● **TEXT SEGMENT**:
Photo credit: Chris Jacobs.

By Paul Freeman

After more than 60 years on stage, consummate showman, legendary bluesman, James Cotton continues to thrive on the road, coaxing wild and amazing sounds from his harmonicas.

“I’m still having a real good time,” Cotton said. “I love what I’m doing. It’s my life.”

James “Superharp” Cotton was born in Mississippi in 1935, youngest of eight brothers and sisters. They worked beside their parents in the cotton fields. On Sundays, his father Mose served as the area’s Baptist preacher. His mother Hattie played train and chicken sounds on her harmonica. James Cotton received a 15-cent harmonica as a Christmas gift.

He listened religiously to Sonny Boy Williamson’s radio show and perfectly imitated the Delta blues harmonica sounds.

“It was just something I could do. I wasn’t thinking about ever making a living doing it,” Cotton said. “I just wanted to do what Sonny was doing. Everything he played, I played it.

● **WHAT TO WORK ON**:
1. Decide whether each statement agrees with the James Cotton article, answering yes or no and quoting the deciding words: (a) Cotton was the oldest of eight brothers and sisters. (b) Cotton got a 15-cent harmonica as a Christmas gift. (c) Cotton's father served as a Baptist preacher on Sundays.
2. According to the James Cotton article, what sounds did Cotton's mother play on her harmonica?

● **GIVEN DATA**:
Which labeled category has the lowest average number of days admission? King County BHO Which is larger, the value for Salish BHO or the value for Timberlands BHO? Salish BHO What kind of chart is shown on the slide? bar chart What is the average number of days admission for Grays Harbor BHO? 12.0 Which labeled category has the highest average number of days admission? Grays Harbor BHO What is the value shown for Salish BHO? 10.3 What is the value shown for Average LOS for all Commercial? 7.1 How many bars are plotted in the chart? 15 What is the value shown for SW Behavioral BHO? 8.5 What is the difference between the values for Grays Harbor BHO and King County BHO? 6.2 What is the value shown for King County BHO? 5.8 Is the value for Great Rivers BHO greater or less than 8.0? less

● **ANSWERS TO THIS EXERCISE**:
1.
(a) No: "youngest of eight brothers and sisters"
(b) Yes: "James Cotton received a 15-cent harmonica as a Christmas gift."
(c) Yes: "On Sundays, his father Mose served as the area’s Baptist preacher."

2. Train and chicken sounds.